(EXERCISE PROMPT)
Lines before the one containing "Is the answer" are excluded. Repeat that line and every line after it, exactly.

(DATA PROVIDED)
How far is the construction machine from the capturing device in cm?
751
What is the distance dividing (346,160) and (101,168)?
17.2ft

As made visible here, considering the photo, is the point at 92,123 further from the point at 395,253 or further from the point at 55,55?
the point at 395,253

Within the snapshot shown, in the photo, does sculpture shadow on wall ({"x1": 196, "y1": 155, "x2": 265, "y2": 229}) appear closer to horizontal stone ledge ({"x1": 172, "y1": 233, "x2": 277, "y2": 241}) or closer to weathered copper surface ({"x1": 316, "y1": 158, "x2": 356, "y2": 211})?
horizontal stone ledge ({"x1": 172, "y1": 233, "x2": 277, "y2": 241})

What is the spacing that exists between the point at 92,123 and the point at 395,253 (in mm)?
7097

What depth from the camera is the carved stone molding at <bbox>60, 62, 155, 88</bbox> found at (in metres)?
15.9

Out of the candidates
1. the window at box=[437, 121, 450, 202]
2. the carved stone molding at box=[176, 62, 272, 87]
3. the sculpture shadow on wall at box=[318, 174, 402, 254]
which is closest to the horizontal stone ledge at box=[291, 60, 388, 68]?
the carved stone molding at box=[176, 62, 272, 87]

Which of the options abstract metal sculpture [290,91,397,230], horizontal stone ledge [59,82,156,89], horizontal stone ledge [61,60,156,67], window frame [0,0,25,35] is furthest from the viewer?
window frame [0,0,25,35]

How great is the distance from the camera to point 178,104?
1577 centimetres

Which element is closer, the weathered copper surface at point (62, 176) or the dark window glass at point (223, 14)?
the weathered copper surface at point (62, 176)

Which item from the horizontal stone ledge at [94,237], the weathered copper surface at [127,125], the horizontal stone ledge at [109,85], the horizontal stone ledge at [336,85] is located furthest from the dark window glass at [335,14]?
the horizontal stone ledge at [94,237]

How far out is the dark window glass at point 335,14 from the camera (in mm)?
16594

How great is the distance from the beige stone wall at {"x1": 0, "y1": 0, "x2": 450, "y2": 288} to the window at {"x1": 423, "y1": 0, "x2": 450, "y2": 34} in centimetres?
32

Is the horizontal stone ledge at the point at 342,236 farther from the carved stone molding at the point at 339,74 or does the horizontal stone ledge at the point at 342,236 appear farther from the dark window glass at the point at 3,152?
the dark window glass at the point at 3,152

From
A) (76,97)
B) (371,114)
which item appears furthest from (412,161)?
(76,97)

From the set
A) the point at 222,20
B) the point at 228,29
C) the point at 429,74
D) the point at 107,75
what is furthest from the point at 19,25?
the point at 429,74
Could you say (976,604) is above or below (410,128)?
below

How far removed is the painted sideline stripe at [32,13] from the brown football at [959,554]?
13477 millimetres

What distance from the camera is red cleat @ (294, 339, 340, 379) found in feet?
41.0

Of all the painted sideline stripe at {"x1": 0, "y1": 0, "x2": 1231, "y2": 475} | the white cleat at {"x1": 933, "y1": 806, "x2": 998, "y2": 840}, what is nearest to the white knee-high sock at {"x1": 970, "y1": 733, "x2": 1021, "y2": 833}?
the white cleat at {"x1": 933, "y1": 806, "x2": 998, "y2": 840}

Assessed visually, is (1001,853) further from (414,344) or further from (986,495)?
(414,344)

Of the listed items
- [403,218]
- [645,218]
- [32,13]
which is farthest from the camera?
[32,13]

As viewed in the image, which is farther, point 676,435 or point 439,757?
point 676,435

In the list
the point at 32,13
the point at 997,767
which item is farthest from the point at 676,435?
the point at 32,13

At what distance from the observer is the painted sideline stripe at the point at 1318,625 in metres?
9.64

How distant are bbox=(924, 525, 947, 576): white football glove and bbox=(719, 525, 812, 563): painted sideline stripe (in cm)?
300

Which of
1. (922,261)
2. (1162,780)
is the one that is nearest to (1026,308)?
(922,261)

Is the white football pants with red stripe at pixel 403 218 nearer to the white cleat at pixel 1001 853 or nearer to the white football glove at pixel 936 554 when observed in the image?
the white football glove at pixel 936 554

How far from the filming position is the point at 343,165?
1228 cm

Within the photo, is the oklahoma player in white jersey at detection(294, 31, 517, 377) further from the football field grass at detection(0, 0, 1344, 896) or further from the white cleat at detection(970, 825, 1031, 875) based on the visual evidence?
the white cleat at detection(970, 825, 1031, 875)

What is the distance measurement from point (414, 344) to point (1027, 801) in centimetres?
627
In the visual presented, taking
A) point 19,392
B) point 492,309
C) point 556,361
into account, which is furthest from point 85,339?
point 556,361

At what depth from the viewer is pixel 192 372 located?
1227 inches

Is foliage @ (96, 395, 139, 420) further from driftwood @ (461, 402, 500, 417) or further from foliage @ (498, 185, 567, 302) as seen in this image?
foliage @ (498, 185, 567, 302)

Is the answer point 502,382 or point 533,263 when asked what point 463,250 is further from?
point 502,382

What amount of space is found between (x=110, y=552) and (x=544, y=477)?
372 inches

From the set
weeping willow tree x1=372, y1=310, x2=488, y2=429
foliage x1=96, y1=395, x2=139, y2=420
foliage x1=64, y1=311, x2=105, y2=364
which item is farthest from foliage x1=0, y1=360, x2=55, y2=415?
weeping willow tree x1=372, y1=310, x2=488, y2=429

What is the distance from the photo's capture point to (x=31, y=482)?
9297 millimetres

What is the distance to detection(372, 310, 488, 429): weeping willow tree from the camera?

(RESPONSE)
Is the answer point 502,382 or point 533,263 when asked what point 463,250 is further from?
point 502,382

What amount of space is found between (x=110, y=552) and (x=544, y=477)?
372 inches

From the set
weeping willow tree x1=372, y1=310, x2=488, y2=429
foliage x1=96, y1=395, x2=139, y2=420
foliage x1=64, y1=311, x2=105, y2=364
which item is farthest from foliage x1=0, y1=360, x2=55, y2=415?
weeping willow tree x1=372, y1=310, x2=488, y2=429

What is the distance from the photo's capture point to (x=31, y=482)?
9297 millimetres

What is the distance to detection(372, 310, 488, 429): weeping willow tree from the camera?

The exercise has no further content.